VIII.
Que ceux et celles qui ne sentent point que les Romans et les Comédies excitent dans
leur esprit aucune de ces passions que l'on en appréhende d'ordinaire ne se croient donc
pas pour cela en sûreté, et qu'ils ne s'imaginent pas que ces lectures et ces spectacles
ne leur aient fait aucun mal. La parole de Dieu, qui est la semence de la vie, et la
parole du diable qui est la semence de la mort ont cela de commun qu'elles demeurent
souvent longtemps cachées dans le cœur sans produire aucun effet sensible. Dieu attache
quelquefois le salut de certaines personnes à des paroles de vérité qu'il a semées dans
leur âme vingt ans auparavant, et qu'il réveille quand il lui plaît, pour leur faire
produire des fruits de vie; et le diable de même se contente quelquefois de
remplir la mémoire de ces images sans passer plus avant, et sans en former encore aucune
tentation sensible ; et ensuite, après un long temps, il les excite et les réveille sans
même qu'on se souvienne comment elles y sont entrées, afin de leur faire porter les
fruits de la mort, « ut fructificent morti
», qui est l'unique but qu'il
se propose en tout ce qu'il fait à l'égard des hommes.
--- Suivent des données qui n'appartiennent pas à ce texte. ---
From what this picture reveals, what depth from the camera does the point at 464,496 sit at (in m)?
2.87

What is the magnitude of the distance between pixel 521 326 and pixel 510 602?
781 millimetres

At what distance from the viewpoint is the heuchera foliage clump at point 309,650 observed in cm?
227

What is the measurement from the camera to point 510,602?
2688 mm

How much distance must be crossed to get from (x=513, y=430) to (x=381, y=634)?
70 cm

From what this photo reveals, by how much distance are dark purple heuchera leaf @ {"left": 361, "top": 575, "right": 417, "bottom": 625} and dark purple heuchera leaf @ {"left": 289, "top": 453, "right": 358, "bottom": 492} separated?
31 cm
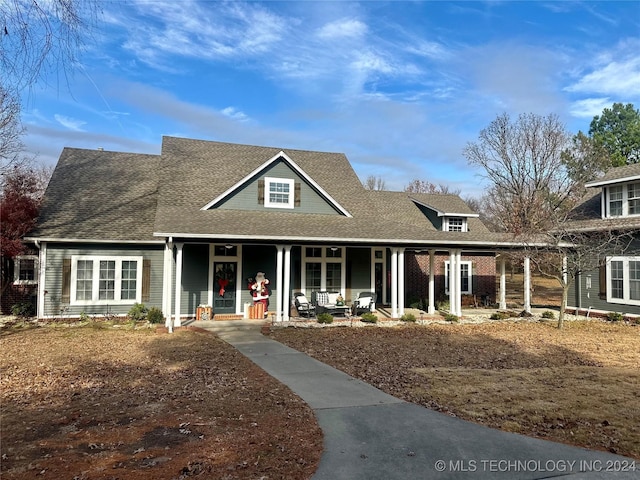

L'on peut donc dire à ceux qui se
vantent que la Comédie et les Romans n'excitent pas en eux la moindre mauvaise pensée,
qu'ils attendent un peu, que le diable saura bien prendre son temps quand il en trouvera
l'occasion favorable. Peut-être que, les tenant à soi par d'autres liens, il néglige
maintenant de se servir de ceux-là qui sont plus visibles ; mais s'il en a besoin pour
les perdre, il ne manquera pas de les employer.